*** RAW DATA ***

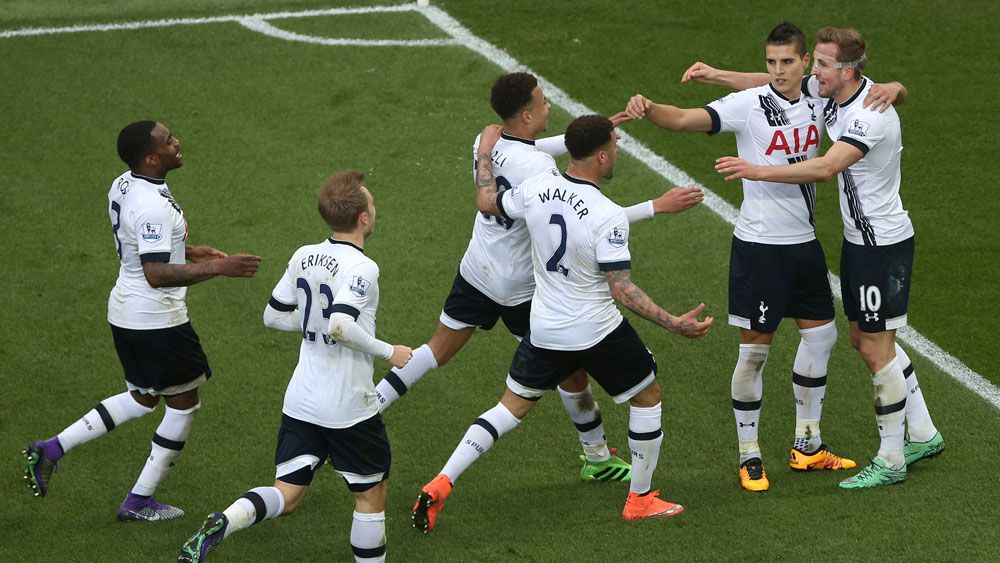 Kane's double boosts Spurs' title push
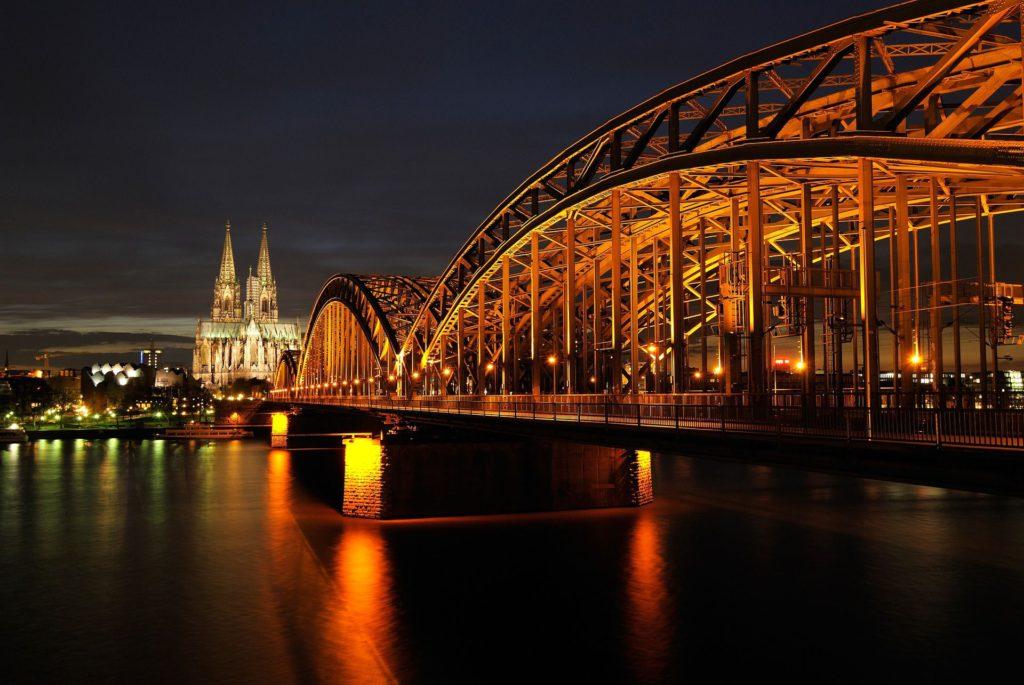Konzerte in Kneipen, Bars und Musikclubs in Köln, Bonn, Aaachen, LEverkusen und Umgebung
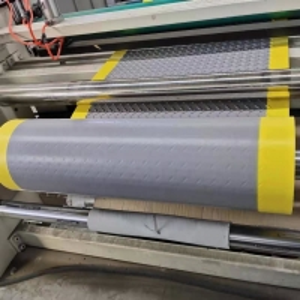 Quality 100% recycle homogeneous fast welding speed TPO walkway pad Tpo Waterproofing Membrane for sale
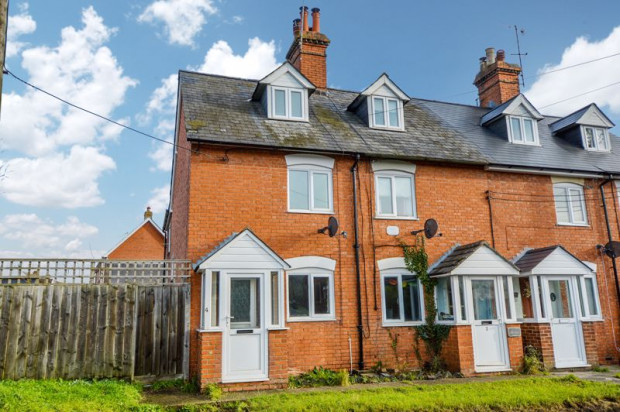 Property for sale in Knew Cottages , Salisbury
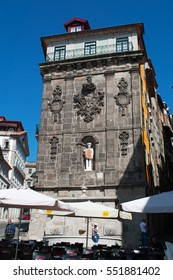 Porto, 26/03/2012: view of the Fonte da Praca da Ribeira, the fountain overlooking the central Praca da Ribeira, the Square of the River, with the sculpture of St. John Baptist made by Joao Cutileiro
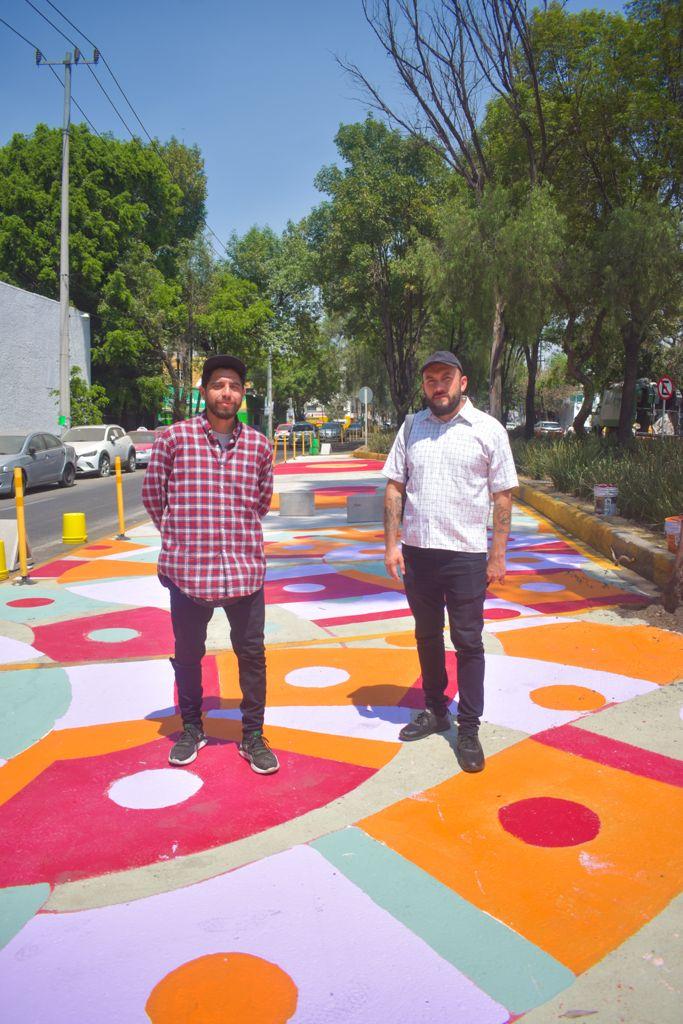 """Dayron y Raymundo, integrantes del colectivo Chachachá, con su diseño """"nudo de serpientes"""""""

***

=== WORK TO COMPLETE ===
Line by line, print the records above exactly, skipping each picture.

=== RESULT FOR THIS TASK ===
 Kane's double boosts Spurs' title push
Konzerte in Kneipen, Bars und Musikclubs in Köln, Bonn, Aaachen, LEverkusen und Umgebung
 Quality 100% recycle homogeneous fast welding speed TPO walkway pad Tpo Waterproofing Membrane for sale
 Property for sale in Knew Cottages , Salisbury
 Porto, 26/03/2012: view of the Fonte da Praca da Ribeira, the fountain overlooking the central Praca da Ribeira, the Square of the River, with the sculpture of St. John Baptist made by Joao Cutileiro
 """Dayron y Raymundo, integrantes del colectivo Chachachá, con su diseño """"nudo de serpientes"""""""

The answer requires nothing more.